**Texto de estudio:**
━━━━━━━━

A los pocos meses de vida comencé una relación –poco sana– con la televisión. Supongo que debo darle las (des)gracias a una de mis tías, que para que estuviese tranquilo me dejaba entre dos cojines frente a la pantalla. No son horas, decía mi padre, y aun así, aunque me lo prohibiesen, me escondieran el cable o me la quitaran, me las arreglaba para sentarme frente al aparato. Como hoy puede ser un smartphoneo una tableta, esa caja con on screen display, imagen digital –¿qué diablos era lo digital en mi cabeza de cuatro, cinco años?– de Goldstar que se aparecía en mi Trinitron con chasis de madera y Lumisponder durante una tanda del canal doce, como le decíamos los porteños  a  Televisión  Nacional,  era lo más cercano a la modernidad en plena dictadura, cuando el consumo recién volvía a despegar, así como la ilusión de la democracia.

A la hora del Teletrece, conducido por el siempre compuesto y mo-du-la-do Augusto Gatica, era Entel la empresa que auspiciaba. Y hasta el día de hoy puedo cantar «Entel está aquí / tan nítido así»,  al ritmo de la melodía que le robaba a un pegajoso éxito de Billie Ocean.

Y era como el futuro.

En poco más de un minuto se me aparecía un país moderno que amanece al desarrollo, con mucha  industria,  mineros  caminando  felices con sus luces en los cascos encendidas, lleno de antenas de microondas –un verdadero anticipo de lo que vendría, de lo que en realidad no vimos venir–, viejitos sentados mirando al sudeste, el cliché de la familia feliz, el beso apasionado, los amigos en el café, la bolsa de comercio con gente engominada, y entre medio imágenes de muchos señores con batas blancas y corbata, hablando por teléfono o arriba de una antena con cara de estoy ocupado haciendo algo que permitirá que tú, yo y todo Chile pueda llamar por teléfono. Entonces aparecía, vista desde un helicóptero, imponente, la torre Entel, el edificio más alto del país, y una voz te decía que «en telecomunicaciones, nadie sabe más», y yo compraba. Punto.

━━━━━━━━

[Datos almacenados]
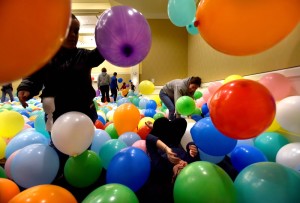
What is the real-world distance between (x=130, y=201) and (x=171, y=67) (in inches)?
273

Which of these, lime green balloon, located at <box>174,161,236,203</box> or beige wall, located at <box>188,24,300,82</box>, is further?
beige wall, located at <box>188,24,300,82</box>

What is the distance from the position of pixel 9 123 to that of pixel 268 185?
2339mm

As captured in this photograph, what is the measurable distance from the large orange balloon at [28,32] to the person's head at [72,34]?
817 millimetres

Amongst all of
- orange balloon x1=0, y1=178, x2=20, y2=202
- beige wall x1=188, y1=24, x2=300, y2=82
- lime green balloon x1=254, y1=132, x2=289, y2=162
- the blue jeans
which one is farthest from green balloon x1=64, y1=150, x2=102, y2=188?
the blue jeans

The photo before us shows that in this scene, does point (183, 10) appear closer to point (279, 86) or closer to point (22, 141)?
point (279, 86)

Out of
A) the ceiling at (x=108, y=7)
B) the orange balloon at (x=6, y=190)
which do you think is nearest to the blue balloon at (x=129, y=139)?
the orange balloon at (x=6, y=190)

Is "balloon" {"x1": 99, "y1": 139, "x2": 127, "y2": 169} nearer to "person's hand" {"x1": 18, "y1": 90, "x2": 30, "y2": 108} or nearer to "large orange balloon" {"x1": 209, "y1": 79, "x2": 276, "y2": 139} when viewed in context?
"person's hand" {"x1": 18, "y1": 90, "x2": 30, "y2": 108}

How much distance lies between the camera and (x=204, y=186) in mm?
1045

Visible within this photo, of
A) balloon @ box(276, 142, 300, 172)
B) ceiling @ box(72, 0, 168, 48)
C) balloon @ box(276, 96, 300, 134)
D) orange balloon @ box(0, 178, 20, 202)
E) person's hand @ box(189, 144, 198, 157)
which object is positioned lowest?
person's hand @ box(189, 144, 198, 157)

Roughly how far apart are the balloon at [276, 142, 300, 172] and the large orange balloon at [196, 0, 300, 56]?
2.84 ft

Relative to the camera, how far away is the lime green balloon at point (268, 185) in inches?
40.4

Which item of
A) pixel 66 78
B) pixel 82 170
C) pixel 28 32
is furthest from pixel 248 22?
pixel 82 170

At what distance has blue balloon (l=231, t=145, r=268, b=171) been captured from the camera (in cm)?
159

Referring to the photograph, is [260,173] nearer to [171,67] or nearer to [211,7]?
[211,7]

━━━━━━━━

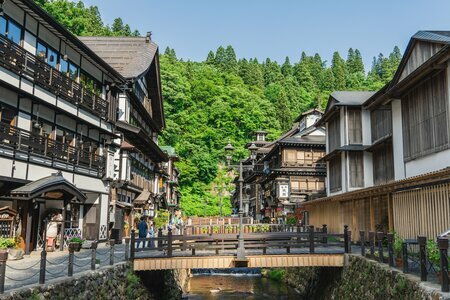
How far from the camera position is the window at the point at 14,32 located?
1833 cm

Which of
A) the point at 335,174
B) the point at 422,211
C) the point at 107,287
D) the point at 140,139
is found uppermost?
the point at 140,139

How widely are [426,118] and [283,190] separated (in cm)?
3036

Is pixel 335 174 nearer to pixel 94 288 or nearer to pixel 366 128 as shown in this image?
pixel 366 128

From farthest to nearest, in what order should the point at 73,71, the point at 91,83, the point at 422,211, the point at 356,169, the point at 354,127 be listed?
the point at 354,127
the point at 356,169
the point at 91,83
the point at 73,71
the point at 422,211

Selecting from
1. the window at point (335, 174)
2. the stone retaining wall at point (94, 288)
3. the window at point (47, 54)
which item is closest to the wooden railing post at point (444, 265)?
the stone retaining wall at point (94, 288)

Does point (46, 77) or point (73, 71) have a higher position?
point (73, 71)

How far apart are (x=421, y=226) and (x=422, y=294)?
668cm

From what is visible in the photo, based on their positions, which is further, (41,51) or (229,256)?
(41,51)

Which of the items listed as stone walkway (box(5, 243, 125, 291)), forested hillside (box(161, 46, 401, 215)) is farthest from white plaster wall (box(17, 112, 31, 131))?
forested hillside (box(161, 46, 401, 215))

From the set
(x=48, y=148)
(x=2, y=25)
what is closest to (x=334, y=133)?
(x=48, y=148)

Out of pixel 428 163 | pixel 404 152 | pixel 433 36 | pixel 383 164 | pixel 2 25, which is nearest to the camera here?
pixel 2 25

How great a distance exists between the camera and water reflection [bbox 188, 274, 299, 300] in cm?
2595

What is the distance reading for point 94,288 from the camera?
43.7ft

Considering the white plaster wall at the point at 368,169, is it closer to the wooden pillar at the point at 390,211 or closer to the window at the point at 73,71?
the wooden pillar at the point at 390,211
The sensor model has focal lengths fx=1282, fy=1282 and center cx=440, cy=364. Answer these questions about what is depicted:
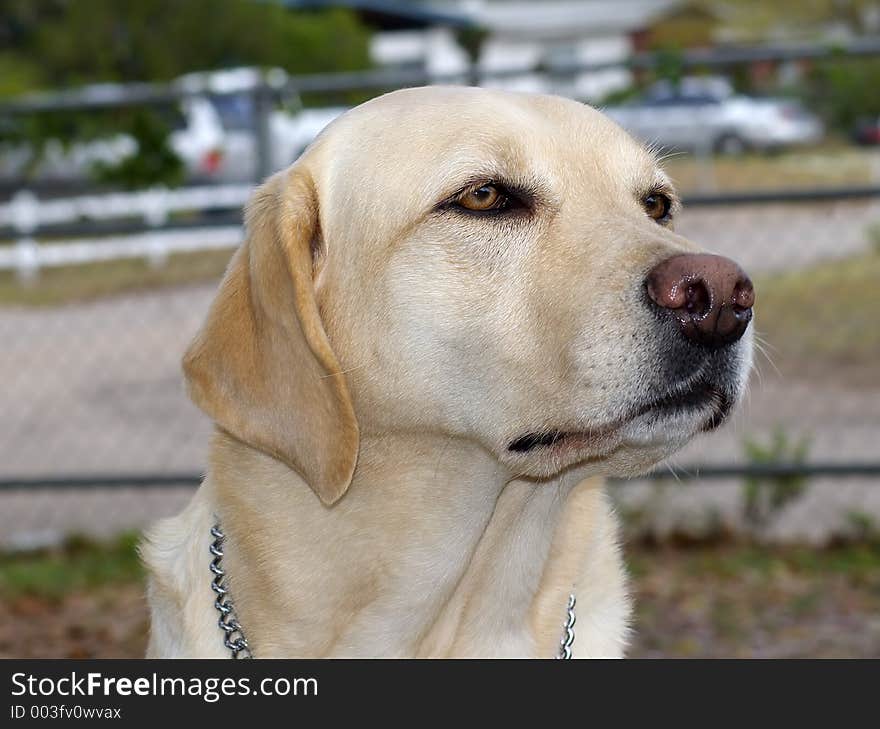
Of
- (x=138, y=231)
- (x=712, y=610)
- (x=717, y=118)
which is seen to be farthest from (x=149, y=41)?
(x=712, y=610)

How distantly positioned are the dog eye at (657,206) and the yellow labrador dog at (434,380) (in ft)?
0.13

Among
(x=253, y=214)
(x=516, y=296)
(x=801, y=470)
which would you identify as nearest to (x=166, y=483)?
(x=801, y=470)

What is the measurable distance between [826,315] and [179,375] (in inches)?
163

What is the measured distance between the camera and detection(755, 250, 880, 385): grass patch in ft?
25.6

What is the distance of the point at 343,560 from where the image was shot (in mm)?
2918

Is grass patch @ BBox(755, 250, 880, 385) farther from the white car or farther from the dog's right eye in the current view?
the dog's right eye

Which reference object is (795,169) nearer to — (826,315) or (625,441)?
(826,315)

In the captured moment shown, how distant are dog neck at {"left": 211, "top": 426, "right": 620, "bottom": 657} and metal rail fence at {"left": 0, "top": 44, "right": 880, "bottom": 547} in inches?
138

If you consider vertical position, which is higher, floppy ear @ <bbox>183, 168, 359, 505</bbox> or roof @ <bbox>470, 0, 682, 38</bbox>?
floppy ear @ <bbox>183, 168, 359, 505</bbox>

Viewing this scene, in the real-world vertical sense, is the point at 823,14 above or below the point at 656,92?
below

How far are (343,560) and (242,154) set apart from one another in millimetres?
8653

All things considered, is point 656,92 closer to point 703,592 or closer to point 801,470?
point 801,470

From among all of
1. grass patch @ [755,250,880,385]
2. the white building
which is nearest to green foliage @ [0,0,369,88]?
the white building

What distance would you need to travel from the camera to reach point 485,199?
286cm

━━━━━━━━

**Ejercicios:**
**1.** Según el relato sobre la televisión, ¿qué empresa auspiciaba el Teletrece?
**2.** Reproduce del relato sobre la televisión el fragmento que va desde "Y era como el" hasta "yo compraba. Punto.".
Los registros no intervienen en este trabajo.

**Soluciones:**
**1.** Entel.

**2.**
Y era como el futuro.

En poco más de un minuto se me aparecía un país moderno que amanece al desarrollo, con mucha  industria,  mineros  caminando  felices con sus luces en los cascos encendidas, lleno de antenas de microondas –un verdadero anticipo de lo que vendría, de lo que en realidad no vimos venir–, viejitos sentados mirando al sudeste, el cliché de la familia feliz, el beso apasionado, los amigos en el café, la bolsa de comercio con gente engominada, y entre medio imágenes de muchos señores con batas blancas y corbata, hablando por teléfono o arriba de una antena con cara de estoy ocupado haciendo algo que permitirá que tú, yo y todo Chile pueda llamar por teléfono. Entonces aparecía, vista desde un helicóptero, imponente, la torre Entel, el edificio más alto del país, y una voz te decía que «en telecomunicaciones, nadie sabe más», y yo compraba. Punto.